Over 20 employees of an insurance business that suddenly closed in August 2017 have been helped to claim compensation by 10 law students from Manchester, who worked the case on their behalf.
Imperial Consultants Ltd was an insurance company based in Lancashire. In August last year it closed its doors suddenly, with over 40 employees left without a job. This came with no prior warning and in the immediate aftermath employees were not provided with any redundancy pay and without receiving any holiday pay that they may have had outstanding on file.
When a company is shutting its doors, it has a legal responsibility to go through a number of compulsory procedures and steps in order to consult with staff and let them know exactly what it going on. Employees also have the right to be walked through a fair and transparent dismissal process. None of these processes took place, so employees were left reeling, with no recompense to help them along until they could find new and suitable employment, and a need for help from a law firm in Manchester who could help them.
Christine Peacock is the Manager and a Solicitor within the Legal Advice Centre at Manchester University. She was intrigued by the case when two of the dismissed former employees visited an employment law clinic at Bury Law Centre. She spoke to the individuals and as there was no Legal Aid available for a case such as this, and previously a private solicitor had been unable to help the pair, she decided to take the case on and enlist the assistance of a group of ten students from the University.
She said: “Previously, our students have only provided advice in the form of a letter sent after a supervised interview – this situation provided a great opportunity to take on a case and provide representation for a group of workers, using it to work with students as part of their educational development”.
The group took on the case pro bono as a way of assisting the students with their practical development and from there the two individuals contacted other former colleagues and a further 19 people agreed to be part in the legal action. The students were vital in obtaining all of the relevant information from claimants, as well as cross-checking and correcting wrong payments from the Insolvency Service.

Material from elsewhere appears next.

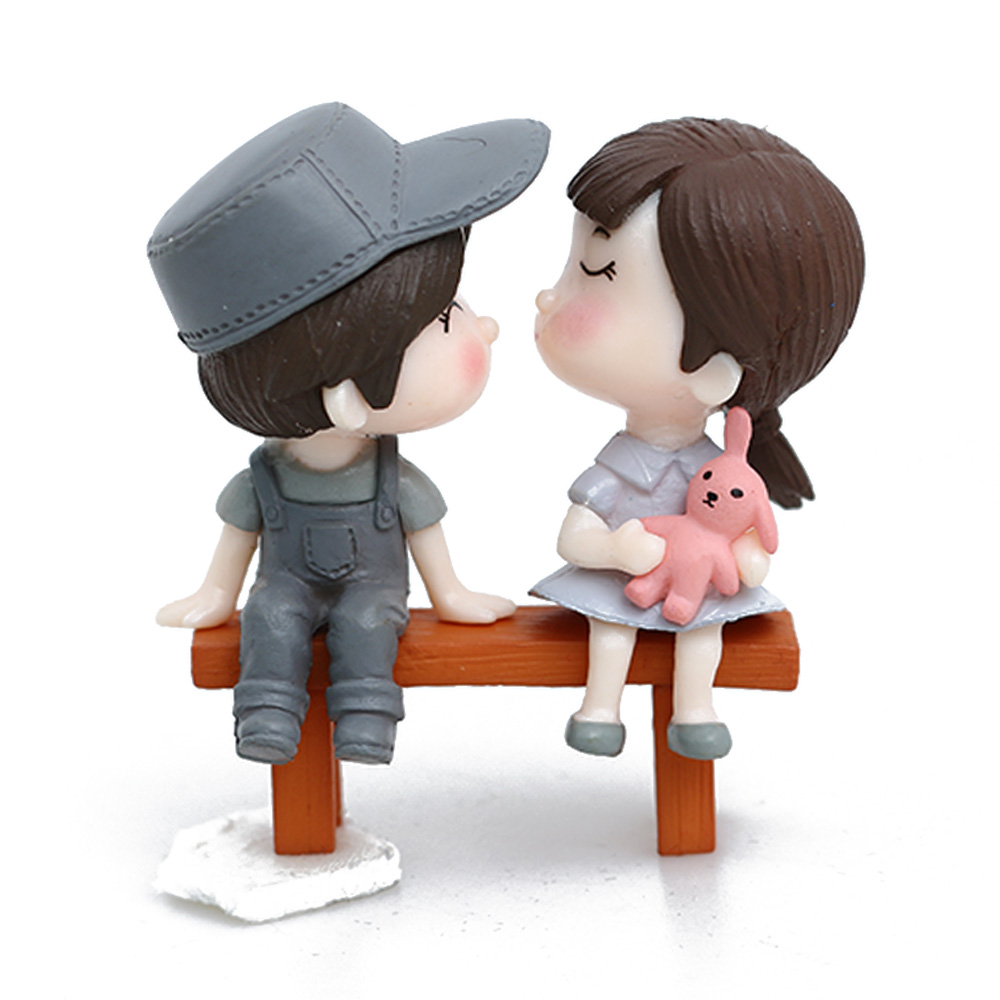 Gnome In Garden: Romantic Lovers Cartoon Toys Couple Figurines Miniatures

Although the case reached a dead end in terms of the benefit of claiming for redundancy pay, reclaiming the notice and holiday pay that was lost and claiming unfair dismissal due to the company being insolvent at this time, there was still hope for a positive outcome. The students advised the group that they could win a protective award. This was in relation to the failure of the company to consult with staff about the possibility of a collective redundancy.
The case was uncontested and an award of around £150,000 was won for the group to cover 90-days’ gross pay, which was a huge result for the students and comparable to any commercial solicitors in Manchester.
Summary: A highly skilled and dedicated group of law students stepped in on behalf of a group of redundant employees when the insurance business they worked for suddenly closed down. Read on to find out the legal victory they achieved.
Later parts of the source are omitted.